- Born: Judith Ann L'Armand 17 February 1947 (age 79) Queensland, Australia
- Occupations: Actress; film director; screenwriter;

= Judy Morris =

Australian character actress (born 1947)

Judith Ann Morris (born 17 February 1947) is an Australian character actress, as well as a film director and screenwriter, well known for the variety of roles she played in 58 different television shows and films, starting her career as a child actress and appearing on screen until 1999, since then she has worked on film writing and directing, most recently for co-writing and co-directing a musical epic about the life of penguins in Antarctica which became Happy Feet, Australia's largest animated film project to date.

==Early career==
Morris's first role came at the age of 10 when she was part of the cast of the television episode "Picture of the Magi" a Family Theater production which aired about 1957 on the Mutual Broadcasting System in the United States. She then performed in two other roles in the US, at the age of 10 on the Loretta Young Show, and in 1960, at the age of 13, on The Chevy Mystery Show hosted on that occasion by Vincent Price.

==Career==
Returning to Australia, Morris's next role was not to come until she reached the age of 20 when, in 1967, she worked on the ABC television series, Bellbird. Impressing casting agents, she was cast in numerous well known television series, including seven episodes of Division 4, four episodes of Matlock Police and three episodes of Homicide, Over There (24 episodes) and Certain Women (26 episodes).

In 1970, she starred in the portmanteau film 3 to Go. During this time she also moved to more provocative (for its time) television, especially in the sexually charged series Alvin Purple, and then under the direction of Tim Burstall as Sybil the babysitter in Libido: The Child (one of four parts of a portmanteau film that showed various aspects of human sexuality). In her role, Morris awakens the sexuality of the boy that she is babysitting. For her part, Morris won the 1973 Australian Film Industry (AFI) Best Actress in a Lead Role. Morris then played the part of Sam in the 1978 movie In Search of Anna, before receiving top billing as the wife Jill Cowper in the 1979 black comedy The Plumber, which began its life as a small 6 week television series directed by Peter Weir, but following its success was produced as a DVD titled The Mad Plumber.

LISTING:

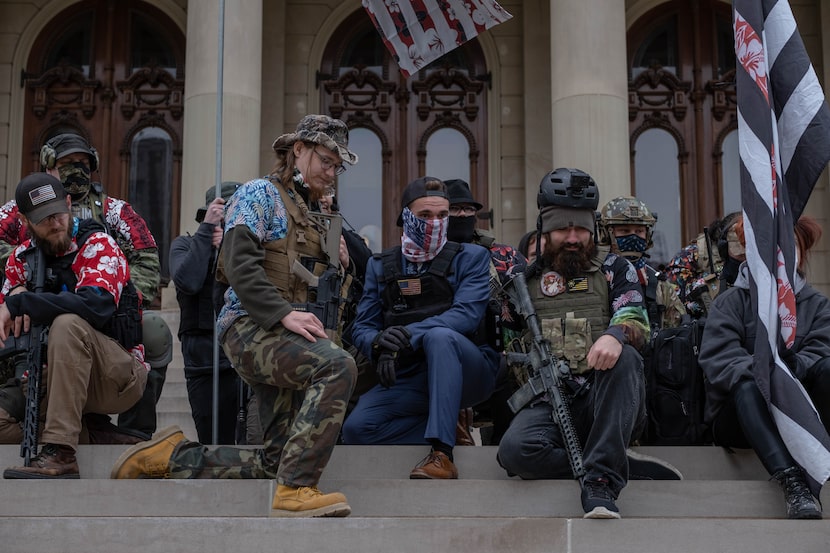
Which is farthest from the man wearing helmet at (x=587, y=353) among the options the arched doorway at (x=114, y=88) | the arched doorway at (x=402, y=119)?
* * *
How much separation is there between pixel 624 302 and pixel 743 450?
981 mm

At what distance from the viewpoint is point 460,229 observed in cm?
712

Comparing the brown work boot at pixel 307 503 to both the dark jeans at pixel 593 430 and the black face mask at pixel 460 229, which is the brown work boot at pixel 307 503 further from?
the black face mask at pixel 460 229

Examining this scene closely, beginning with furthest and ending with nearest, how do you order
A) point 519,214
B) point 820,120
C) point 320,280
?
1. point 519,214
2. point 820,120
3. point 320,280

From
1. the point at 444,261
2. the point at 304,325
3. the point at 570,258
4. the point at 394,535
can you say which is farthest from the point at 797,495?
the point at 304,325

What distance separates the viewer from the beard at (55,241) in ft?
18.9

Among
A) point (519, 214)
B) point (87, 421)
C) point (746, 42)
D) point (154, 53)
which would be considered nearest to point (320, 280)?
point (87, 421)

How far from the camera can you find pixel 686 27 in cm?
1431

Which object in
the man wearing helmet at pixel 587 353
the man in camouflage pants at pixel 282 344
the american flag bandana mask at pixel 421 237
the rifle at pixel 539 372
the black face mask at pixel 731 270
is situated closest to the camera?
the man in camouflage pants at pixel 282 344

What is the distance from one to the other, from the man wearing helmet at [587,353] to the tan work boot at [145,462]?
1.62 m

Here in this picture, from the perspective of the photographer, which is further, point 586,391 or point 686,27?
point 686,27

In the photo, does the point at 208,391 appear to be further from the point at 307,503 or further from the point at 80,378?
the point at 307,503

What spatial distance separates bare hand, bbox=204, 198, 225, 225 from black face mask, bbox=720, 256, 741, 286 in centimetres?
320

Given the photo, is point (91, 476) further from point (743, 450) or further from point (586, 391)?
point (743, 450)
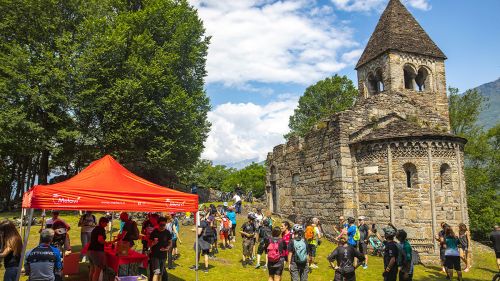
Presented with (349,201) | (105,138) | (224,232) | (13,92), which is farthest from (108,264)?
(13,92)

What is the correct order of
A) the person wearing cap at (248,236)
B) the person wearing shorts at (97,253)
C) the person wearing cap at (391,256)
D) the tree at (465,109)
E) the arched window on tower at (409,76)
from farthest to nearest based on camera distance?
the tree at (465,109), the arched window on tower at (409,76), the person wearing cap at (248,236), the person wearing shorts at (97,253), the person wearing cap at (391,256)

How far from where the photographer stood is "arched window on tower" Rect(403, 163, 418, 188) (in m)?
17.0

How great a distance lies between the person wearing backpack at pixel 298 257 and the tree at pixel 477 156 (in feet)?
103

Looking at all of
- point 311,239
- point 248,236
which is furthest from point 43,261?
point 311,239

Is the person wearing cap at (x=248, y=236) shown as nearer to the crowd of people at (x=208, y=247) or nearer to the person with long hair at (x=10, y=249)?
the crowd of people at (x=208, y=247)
---
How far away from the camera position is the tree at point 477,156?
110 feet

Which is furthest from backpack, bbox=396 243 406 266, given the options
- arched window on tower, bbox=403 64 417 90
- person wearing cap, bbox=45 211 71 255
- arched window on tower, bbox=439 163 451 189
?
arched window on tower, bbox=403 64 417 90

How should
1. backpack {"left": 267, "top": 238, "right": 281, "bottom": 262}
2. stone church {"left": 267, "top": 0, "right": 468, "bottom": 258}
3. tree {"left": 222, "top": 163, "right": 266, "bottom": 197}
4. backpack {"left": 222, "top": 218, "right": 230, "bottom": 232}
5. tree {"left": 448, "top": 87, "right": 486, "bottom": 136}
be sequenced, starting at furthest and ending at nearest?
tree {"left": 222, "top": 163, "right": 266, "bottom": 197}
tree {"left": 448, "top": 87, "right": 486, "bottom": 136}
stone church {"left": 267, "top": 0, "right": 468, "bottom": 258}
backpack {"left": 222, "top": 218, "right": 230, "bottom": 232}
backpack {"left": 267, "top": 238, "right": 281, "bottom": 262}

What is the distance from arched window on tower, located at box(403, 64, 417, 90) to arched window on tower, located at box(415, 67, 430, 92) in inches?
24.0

GIVEN EXERCISE 1: In the Judy Morris biography, what award did she win for her role as Sybil the babysitter?
GIVEN EXERCISE 2: Pick up the Judy Morris biography after its last sentence and continue it.

WRITTEN RESPONSE 1: She won the 1973 Australian Film Industry (AFI) Best Actress in a Lead Role.

WRITTEN RESPONSE 2:
The 1980s brought further success. She starred in Maybe This Time (1980), Strata (1983), Phar Lap (1983) as Bea Davis, the wife of Phar Lap's owner David J. Davis, and played the part of Catherine Faulkner, the mother of the main character, Kat Stanton, (played by Nicole Kidman) in Bangkok Hilton (1989). In 1986 Morris was cast as Margaret 'Meg' Stenning in the miniseries The Last Frontier, which also starred Jason Robards as her father Edward Stenning, fellow Australian Jack Thompson as her brother, the black sheep of the family, Nick Stenning, and American actress Linda Evans as Kate Adamson-Hannon. During and after this work she also played the role of Liz Beare, the daughter-in-law of Maggie Beare (played by Ruth Cracknell) in the series Mother and Son, which ran from 1984 to 1994. She also starred as an American photographer in Ozploitation film Razorback.

Following this, she was cast in the role of Mrs Muggleton in eight episodes of Spellbinder (1995), amongst other work.

In 1996, she voiced Melba the Crocodile for the animated TV show Crocadoo.

===Writing and directing===
Morris wrote and directed the comedy film Luigi's Ladies in 1989. She later teamed up with George Miller and Dick King-Smith to write Babe: Pig in the City in 1998.

She wrote an episode of Dinotopia in 2002, and then co-wrote Happy Feet (along with Warren Coleman, John Collee, and once again, George Miller). Happy Feet was the first Australian animated film to win the Academy Award for Best Animated Feature, and for her part in writing it, Morris was nominated for an Annie Award.

She later wrote the screenplay for Fred Schepisi's 2011 film, The Eye of the Storm, based on the novel of the same title.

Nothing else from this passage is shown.